TASK TO CARRY OUT> Update the listing from the line containing "Does the image" through the end of the listing, replacing "track lighting fixture" with "ceiling light" and leaving everything else unchanged.

-- BEGIN LISTED ENTRIES --

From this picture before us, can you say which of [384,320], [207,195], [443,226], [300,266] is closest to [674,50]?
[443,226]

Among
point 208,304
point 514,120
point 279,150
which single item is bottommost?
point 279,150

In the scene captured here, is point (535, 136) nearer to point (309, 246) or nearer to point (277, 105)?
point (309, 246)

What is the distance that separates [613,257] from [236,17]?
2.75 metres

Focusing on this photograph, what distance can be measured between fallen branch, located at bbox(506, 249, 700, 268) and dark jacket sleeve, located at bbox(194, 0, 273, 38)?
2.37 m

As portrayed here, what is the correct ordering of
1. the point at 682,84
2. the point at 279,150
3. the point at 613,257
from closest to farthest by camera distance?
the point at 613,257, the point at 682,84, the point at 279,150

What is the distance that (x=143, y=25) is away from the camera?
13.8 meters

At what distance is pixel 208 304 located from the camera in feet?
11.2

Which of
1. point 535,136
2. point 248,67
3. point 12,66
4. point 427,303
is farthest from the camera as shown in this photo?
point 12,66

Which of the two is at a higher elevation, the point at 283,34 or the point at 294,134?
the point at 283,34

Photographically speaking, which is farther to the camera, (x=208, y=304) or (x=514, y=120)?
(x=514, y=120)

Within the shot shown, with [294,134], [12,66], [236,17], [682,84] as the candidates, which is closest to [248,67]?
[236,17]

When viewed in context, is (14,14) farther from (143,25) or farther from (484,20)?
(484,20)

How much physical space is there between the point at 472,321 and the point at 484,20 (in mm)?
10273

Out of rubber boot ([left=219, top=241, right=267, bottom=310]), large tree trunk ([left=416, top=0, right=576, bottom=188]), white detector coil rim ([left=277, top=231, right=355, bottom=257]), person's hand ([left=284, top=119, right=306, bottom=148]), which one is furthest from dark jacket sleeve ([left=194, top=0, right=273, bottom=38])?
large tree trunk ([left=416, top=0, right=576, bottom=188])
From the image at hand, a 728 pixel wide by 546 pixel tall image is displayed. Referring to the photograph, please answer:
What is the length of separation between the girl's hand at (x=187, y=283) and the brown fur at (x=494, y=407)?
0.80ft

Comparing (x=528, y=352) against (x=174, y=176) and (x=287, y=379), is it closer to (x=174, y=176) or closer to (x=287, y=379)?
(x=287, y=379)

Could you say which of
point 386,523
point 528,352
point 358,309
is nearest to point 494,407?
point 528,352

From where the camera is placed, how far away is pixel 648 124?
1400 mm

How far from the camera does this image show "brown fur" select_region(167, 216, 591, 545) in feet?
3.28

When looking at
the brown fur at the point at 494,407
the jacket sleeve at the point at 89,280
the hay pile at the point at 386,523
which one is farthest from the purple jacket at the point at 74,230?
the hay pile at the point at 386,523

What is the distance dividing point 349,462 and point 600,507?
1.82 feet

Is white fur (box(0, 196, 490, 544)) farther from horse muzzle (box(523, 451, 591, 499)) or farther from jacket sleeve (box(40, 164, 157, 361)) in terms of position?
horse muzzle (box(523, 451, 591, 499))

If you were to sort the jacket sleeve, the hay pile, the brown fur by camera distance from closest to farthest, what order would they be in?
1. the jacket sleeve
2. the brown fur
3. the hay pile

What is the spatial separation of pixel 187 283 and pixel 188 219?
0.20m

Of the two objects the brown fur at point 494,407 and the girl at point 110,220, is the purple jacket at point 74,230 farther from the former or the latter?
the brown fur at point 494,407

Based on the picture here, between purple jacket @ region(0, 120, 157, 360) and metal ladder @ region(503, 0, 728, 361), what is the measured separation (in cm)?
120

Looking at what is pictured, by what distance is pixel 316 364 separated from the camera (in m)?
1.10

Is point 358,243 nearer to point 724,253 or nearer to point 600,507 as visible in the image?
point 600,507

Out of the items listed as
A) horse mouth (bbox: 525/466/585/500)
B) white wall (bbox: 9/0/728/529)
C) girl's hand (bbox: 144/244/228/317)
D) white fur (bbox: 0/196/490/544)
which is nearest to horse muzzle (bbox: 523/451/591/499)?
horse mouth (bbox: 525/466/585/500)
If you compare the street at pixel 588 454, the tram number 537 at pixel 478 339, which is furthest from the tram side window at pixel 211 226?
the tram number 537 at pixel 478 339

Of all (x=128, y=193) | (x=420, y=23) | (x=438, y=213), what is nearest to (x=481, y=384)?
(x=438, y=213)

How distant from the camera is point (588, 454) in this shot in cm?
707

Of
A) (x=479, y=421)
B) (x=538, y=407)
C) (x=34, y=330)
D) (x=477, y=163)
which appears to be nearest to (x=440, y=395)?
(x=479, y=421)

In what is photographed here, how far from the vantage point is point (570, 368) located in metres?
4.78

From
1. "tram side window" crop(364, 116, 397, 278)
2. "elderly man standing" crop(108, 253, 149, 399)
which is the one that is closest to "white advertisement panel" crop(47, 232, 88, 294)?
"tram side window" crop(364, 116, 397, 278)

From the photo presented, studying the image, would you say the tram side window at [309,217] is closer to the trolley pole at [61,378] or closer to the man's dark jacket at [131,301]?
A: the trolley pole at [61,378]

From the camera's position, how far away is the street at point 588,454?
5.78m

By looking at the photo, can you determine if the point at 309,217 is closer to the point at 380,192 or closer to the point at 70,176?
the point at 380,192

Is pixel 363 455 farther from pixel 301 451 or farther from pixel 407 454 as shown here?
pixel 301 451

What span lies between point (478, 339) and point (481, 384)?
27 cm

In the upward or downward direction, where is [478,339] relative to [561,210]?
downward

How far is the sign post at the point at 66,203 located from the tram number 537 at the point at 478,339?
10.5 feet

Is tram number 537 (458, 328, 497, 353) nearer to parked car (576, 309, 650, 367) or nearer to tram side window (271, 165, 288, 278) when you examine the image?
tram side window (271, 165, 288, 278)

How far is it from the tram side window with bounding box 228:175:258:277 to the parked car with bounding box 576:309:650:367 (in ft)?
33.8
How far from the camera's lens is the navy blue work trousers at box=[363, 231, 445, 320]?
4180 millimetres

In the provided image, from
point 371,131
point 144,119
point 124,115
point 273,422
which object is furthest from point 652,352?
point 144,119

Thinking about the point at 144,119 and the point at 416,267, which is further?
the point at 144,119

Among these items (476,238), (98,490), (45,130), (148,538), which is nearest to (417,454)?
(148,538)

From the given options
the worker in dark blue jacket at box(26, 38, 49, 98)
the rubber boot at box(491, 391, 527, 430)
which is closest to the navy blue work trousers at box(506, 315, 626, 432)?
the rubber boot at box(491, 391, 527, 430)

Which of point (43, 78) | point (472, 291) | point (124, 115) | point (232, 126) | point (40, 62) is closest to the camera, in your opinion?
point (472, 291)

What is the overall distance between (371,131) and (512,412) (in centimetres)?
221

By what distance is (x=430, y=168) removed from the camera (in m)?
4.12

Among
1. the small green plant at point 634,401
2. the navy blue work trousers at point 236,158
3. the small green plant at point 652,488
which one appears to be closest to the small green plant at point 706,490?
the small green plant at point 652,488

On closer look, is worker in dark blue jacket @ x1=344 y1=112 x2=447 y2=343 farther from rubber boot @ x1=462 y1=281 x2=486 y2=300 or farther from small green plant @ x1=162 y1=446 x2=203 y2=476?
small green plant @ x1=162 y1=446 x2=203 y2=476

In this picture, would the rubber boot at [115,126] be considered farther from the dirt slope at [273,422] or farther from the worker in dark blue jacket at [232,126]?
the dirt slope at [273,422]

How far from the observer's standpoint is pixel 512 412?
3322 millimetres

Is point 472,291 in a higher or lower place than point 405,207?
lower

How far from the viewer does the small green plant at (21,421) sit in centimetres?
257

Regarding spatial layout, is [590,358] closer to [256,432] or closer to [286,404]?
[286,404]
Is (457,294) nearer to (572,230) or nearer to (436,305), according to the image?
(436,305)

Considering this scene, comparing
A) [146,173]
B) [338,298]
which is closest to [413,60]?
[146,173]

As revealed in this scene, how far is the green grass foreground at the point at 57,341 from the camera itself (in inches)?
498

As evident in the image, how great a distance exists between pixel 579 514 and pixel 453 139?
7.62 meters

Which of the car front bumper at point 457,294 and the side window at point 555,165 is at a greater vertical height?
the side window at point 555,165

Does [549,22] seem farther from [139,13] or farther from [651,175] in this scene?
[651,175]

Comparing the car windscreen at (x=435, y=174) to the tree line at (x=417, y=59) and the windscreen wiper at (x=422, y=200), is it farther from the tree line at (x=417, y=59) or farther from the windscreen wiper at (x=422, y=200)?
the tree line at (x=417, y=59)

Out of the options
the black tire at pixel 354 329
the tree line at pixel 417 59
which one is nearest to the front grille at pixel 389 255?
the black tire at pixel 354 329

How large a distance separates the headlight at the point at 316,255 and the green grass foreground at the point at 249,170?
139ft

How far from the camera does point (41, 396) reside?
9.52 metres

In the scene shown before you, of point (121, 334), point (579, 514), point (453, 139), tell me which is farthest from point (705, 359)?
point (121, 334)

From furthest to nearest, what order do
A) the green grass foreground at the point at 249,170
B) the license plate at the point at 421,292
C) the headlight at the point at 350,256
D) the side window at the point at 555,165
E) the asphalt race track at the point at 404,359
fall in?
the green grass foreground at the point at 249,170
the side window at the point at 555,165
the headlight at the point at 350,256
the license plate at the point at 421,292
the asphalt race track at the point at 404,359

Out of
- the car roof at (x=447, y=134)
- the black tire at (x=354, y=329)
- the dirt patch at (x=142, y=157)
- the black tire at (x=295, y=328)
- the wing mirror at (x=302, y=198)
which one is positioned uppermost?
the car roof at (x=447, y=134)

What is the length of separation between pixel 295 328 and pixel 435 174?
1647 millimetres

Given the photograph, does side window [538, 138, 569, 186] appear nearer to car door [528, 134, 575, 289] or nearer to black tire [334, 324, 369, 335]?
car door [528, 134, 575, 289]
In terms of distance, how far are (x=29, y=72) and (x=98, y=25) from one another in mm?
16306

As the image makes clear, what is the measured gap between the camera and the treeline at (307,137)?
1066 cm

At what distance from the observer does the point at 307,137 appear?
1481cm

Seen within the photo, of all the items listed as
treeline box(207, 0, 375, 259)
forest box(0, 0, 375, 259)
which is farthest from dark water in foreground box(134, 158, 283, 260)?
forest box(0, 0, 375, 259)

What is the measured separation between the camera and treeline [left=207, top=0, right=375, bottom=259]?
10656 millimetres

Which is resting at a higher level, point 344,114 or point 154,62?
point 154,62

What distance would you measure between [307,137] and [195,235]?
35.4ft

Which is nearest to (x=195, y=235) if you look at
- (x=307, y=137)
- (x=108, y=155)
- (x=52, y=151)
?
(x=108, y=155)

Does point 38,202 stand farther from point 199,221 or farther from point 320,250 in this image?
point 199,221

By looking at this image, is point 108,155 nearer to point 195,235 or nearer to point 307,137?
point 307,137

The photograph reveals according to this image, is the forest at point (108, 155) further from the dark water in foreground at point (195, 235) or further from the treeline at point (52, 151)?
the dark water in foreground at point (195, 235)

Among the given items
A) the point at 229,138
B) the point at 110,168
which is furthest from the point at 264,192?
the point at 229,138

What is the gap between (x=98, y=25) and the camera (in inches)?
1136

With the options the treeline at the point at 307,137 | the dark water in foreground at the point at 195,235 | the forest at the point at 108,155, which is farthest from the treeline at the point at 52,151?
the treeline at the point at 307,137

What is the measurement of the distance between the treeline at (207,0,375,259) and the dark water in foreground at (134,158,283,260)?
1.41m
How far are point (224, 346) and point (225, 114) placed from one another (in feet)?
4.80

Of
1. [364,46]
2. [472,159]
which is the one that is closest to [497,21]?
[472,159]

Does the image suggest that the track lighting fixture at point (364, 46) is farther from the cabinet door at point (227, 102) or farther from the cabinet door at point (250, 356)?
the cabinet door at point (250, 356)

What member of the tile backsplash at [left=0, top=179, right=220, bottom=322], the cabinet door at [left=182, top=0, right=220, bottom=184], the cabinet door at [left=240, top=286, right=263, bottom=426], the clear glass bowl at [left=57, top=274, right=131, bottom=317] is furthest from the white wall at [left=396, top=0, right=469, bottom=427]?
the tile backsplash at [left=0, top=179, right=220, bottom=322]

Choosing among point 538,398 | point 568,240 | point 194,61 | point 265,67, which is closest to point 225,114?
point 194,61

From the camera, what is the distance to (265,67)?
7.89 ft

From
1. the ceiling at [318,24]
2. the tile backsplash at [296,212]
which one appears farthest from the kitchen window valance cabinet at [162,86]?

-- END LISTED ENTRIES --

EXERCISE ANSWER>
Does the image suggest that the ceiling light at point (364, 46) is farther from the cabinet door at point (227, 102) or farther from the cabinet door at point (250, 356)?
the cabinet door at point (250, 356)

What member of the tile backsplash at [left=0, top=179, right=220, bottom=322], the cabinet door at [left=182, top=0, right=220, bottom=184], the cabinet door at [left=240, top=286, right=263, bottom=426], the clear glass bowl at [left=57, top=274, right=131, bottom=317] is furthest from the white wall at [left=396, top=0, right=469, bottom=427]?
the tile backsplash at [left=0, top=179, right=220, bottom=322]

Choosing among point 538,398 | point 568,240 | point 194,61 | point 265,67, which is closest to point 225,114?
point 194,61

From the camera, what is the distance to (265,67)?
7.89 ft

From
1. the ceiling at [318,24]
2. the tile backsplash at [296,212]
which one appears farthest from the kitchen window valance cabinet at [162,86]?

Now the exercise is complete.